- How to locate compiled binary code relative to source code?
- Posted by John Doe on July 13th, 2004
Win32. I am learning about the guts of the PE format to implement modifying
an exe
after distribution. As an exercise I want to solve the following problem:
I need to be able to identify in the compiled EXE a specific location
relative to the source code.
IE: I need to write code like this:
void f ()
{
some code;
some code;
IDENTIFIER1;
some code a;
some code b;
some code c;
IDENTIFIER2;
some code;
}
When it compiles, I need to be able to locate in the binary exe the offsets
of IDENTIFIER1 and IDENTIFIER2 such that in between these offsets in the
compiled exe image are the instructions for "some code a, b and c". I don't
really care about IDENTIFIERs themselves - really all I want is to know is:
exactly where the instructions are (in the binary) that are in between them
(a,b,c).
Constant strings do not work (at least directly) because the compiler
relocates them to a data(?) section as a lump with all the other constant
strings and indirectly references them. "#pragma comment" does the same
thing.
I thought about using a unique series of inline assembly (that does
effectively nothing), and searching for the compiled opcodes that
correspond - but this is very awkward since I may need numerous sequences
which all have to be unique.
Any ideas?
TIA.
M.
- Posted by Phlip on July 13th, 2004
John Doe wrote:
You are asking for trouble.
If you really want trouble, try posting this to
news:microsoft.public.win32.programmer.kernel
--
Phlip
http://industrialxp.org/community/bi...UserInterfaces
- Posted by Thomas Matthews on July 13th, 2004
John Doe wrote:
Your best bet is assembly language. Put in labels where you need
them and export them (make them public).
One can always get the location of a function by using a function
pointer. However, to get at a certain location within the
function is not possible.
Have you tried having the compiler print out the assembly language
listing?
In the old days of assembly language and simple operating systems,
we could write programs that modified themselves. But alas, how
times change.
--
Thomas Matthews
C++ newsgroup welcome message:
http://www.slack.net/~shiva/welcome.txt
C++ Faq: http://www.parashift.com/c++-faq-lite
C Faq: http://www.eskimo.com/~scs/c-faq/top.html
alt.comp.lang.learn.c-c++ faq:
http://www.raos.demon.uk/acllc-c++/faq.html
Other sites:
http://www.josuttis.com -- C++ STL Library book
- Posted by Phlip on July 13th, 2004
Thomas Matthews wrote:
Modern CPUs pipeline instructions, so modifying them causes chip-level
undefined behavior.
I think the OP wants install-time modifications, not run-time.
--
Phlip
http://industrialxp.org/community/bi...UserInterfaces
- Posted by Gerry Quinn on July 13th, 2004
In article <10f7vjmj90o9173@corp.supernews.com>, nope@nospam.com says...

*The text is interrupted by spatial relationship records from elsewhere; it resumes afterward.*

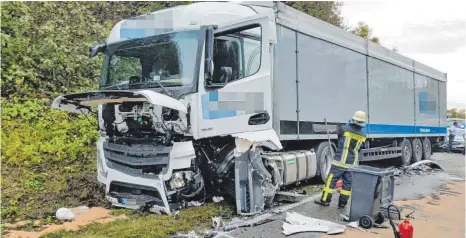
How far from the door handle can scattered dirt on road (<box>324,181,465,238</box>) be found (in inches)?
73.8

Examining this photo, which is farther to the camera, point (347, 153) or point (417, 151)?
point (417, 151)

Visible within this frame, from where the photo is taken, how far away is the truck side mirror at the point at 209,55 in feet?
16.9

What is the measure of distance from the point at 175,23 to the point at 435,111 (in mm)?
12344

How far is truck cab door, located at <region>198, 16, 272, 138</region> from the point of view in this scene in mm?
5270

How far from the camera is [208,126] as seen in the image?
532 cm

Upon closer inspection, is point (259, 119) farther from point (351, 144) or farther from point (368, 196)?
point (368, 196)

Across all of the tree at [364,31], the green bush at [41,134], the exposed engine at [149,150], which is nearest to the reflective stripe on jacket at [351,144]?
the exposed engine at [149,150]

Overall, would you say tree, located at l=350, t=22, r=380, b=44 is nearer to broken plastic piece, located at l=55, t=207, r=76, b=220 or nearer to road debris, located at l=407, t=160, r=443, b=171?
road debris, located at l=407, t=160, r=443, b=171

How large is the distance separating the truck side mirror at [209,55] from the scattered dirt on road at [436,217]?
2547mm

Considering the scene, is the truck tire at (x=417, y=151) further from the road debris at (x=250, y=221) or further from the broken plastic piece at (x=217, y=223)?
the broken plastic piece at (x=217, y=223)

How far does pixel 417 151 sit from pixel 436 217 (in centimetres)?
790

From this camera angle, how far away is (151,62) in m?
5.59

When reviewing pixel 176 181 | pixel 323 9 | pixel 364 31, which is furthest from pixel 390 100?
pixel 364 31

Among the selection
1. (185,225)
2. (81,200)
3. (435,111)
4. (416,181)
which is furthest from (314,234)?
(435,111)
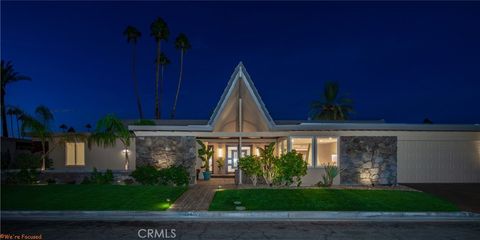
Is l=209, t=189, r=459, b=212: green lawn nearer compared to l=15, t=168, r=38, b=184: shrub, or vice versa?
l=209, t=189, r=459, b=212: green lawn

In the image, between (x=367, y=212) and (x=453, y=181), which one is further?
(x=453, y=181)

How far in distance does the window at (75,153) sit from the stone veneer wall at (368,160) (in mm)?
16570

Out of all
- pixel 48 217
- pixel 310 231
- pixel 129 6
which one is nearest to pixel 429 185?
pixel 310 231

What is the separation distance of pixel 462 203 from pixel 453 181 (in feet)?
20.6

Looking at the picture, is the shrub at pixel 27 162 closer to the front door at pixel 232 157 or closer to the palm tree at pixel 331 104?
the front door at pixel 232 157

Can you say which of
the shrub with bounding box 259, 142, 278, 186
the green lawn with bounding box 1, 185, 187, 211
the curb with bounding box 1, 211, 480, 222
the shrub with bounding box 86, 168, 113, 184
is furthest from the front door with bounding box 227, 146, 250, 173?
the curb with bounding box 1, 211, 480, 222

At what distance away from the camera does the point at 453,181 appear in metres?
19.3

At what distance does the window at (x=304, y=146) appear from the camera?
62.5ft

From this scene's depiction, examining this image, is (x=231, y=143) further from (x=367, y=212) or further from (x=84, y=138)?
(x=367, y=212)

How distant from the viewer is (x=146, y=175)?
56.9 ft

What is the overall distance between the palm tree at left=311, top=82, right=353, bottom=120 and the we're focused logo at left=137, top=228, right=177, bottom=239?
41.4 metres

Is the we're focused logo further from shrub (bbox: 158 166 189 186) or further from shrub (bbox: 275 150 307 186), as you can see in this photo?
shrub (bbox: 275 150 307 186)

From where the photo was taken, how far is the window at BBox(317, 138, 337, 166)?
62.4 feet

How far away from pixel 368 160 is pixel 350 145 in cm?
115
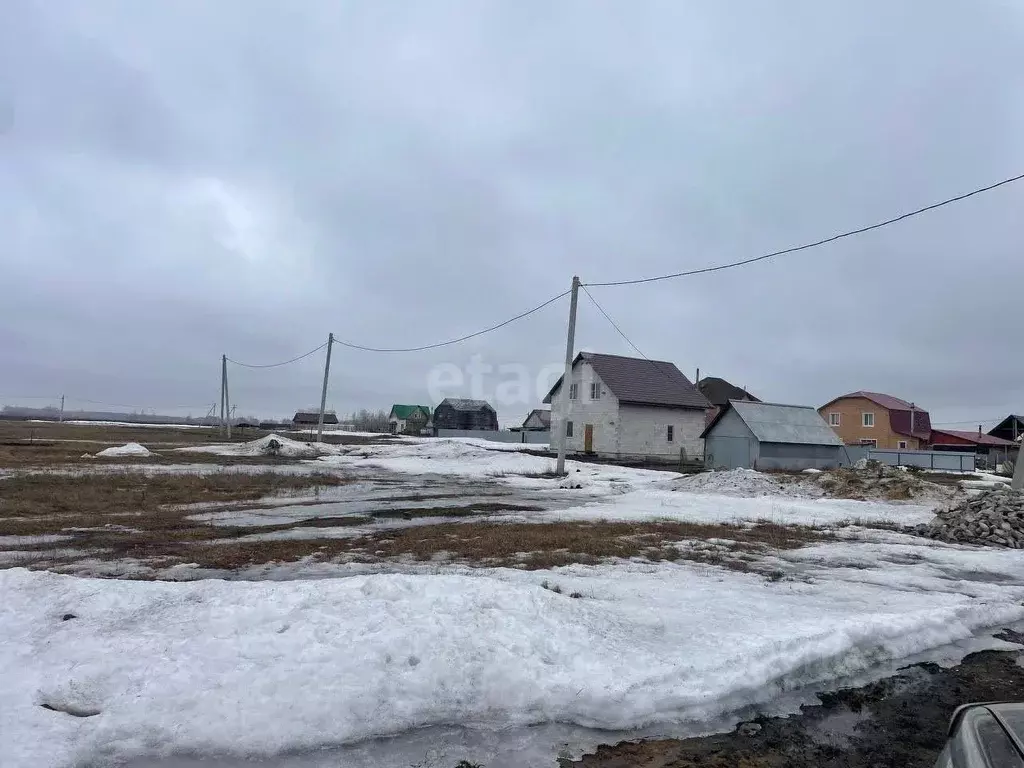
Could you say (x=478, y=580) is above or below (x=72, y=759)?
above

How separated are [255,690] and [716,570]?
6.27m

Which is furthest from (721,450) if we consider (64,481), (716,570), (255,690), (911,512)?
(255,690)

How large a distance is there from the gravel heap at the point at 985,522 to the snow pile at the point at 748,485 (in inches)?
246

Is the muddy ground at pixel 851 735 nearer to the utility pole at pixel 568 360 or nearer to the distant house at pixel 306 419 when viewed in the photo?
the utility pole at pixel 568 360

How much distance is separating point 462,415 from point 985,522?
83.5 metres

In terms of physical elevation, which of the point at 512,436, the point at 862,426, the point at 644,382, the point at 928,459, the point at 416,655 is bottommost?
the point at 416,655

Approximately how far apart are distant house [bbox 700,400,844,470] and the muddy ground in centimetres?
2628

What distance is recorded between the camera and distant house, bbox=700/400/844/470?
3078 cm

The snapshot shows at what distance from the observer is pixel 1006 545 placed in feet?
40.1

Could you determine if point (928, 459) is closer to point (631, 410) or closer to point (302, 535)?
point (631, 410)

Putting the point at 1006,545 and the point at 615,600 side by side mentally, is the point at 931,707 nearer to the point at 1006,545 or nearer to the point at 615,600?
the point at 615,600

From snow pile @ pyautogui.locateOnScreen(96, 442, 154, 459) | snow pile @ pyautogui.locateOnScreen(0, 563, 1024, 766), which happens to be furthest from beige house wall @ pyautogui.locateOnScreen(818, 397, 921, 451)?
snow pile @ pyautogui.locateOnScreen(0, 563, 1024, 766)

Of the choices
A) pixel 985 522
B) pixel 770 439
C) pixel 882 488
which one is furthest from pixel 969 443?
pixel 985 522

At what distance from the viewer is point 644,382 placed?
43594 millimetres
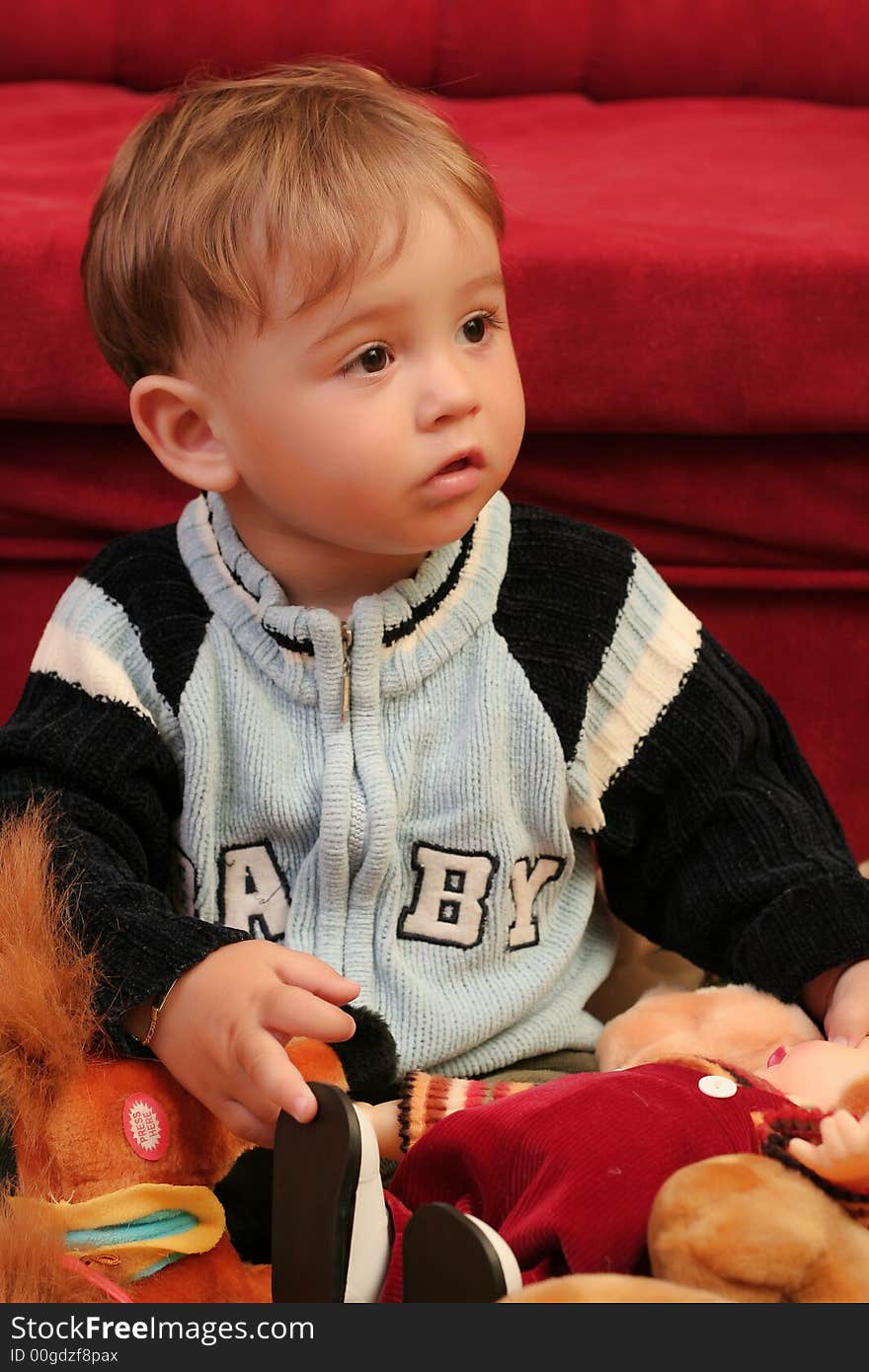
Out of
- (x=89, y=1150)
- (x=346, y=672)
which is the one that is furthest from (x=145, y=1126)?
(x=346, y=672)

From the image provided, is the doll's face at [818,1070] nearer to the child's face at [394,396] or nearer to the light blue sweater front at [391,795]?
the light blue sweater front at [391,795]

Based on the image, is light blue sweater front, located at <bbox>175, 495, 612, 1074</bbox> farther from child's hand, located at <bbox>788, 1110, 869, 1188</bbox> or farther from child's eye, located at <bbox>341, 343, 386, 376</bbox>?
child's hand, located at <bbox>788, 1110, 869, 1188</bbox>

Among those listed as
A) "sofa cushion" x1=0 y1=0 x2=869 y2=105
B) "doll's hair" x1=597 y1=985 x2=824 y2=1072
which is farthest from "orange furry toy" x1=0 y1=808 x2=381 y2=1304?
"sofa cushion" x1=0 y1=0 x2=869 y2=105

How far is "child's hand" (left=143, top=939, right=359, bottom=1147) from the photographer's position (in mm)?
683

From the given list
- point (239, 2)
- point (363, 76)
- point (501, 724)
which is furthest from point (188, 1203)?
point (239, 2)

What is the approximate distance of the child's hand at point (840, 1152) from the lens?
61 centimetres

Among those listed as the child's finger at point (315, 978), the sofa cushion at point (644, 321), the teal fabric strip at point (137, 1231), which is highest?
the sofa cushion at point (644, 321)

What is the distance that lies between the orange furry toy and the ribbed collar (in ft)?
0.59

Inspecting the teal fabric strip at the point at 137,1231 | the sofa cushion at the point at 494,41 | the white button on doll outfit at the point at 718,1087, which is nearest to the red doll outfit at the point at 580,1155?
the white button on doll outfit at the point at 718,1087

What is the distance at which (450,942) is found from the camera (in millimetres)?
848

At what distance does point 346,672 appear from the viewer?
826 millimetres

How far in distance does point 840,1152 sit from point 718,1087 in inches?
3.2

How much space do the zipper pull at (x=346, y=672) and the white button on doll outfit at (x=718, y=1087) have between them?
273 millimetres

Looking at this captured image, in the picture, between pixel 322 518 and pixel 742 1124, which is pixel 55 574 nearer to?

All the same, that's probably what you need. However, I don't think the
problem is as bad as you think. Let's say you identify one unique
series of assembly that does nothing, and that can get compiled reliably
by the compiler (you might have to switch off optimisations around it).
Then it should be easy to make as many unique sequences as you want.
For the sake of argument, say you can identify the following sequence:
Push register A on stack
Load A, 555555555
Pop register A from stack
You probably can, because constants of 555555555 will not appear very
often in code.
Then if you add another line after loading 5555555555:
Load A, n
...you have a distinguishable identifier for every value of n.
I don't know if the exact example above will work, but it should be
possible to do something of the kind.
- Gerry Quinn
- Posted by Corey Murtagh on July 13th, 2004
Gerry Quinn wrote:
<snip>
Just as an extension to that, to aid in searching and so on, how about
adding a DoNothing subroutine that just returns immediately and call that?
ie:
PUSH EAX
MOVE EAX, 0
CALL DoNothing
POP EAX
A little longer, but you can #define it (compiler-specific ASM blocks
aside):
#define MARK_CODE(n) \
asm { \
PUSH EAX \
MOVE EAX, n \
CALL DoNothing \
POP EAX \
};
Then you just add MARK_CODE(0), etc. to your program to add
easily-searchable markers... assuming you don't call DoNothing from
anywhere else, and you have debug symbols in your disassembled code.
Might work :>
--
Corey Murtagh
The Electric Monk
"Quidquid latine dictum sit, altum viditur!"
- Posted by TLOlczyk on July 14th, 2004
On Tue, 13 Jul 2004 08:28:04 -0700, "John Doe" <nope@nospam.com>
wrote:
Hmmm. I think I-mode publications is out of business, but it's worth a
shot. They make a CD of the last five years [ublications of about
twenty magazines. Other than that you might want to check out
whether MSJ ( and whatever it turned into ) keeps CDs of old issues.
Look for Matt Pietraks columns, and you should be able to find
something. , I know he wrote a column about printing out a stack trace
of an unhandled exception, but I think he only read the symbols
of the system functions ( using dbghlp ).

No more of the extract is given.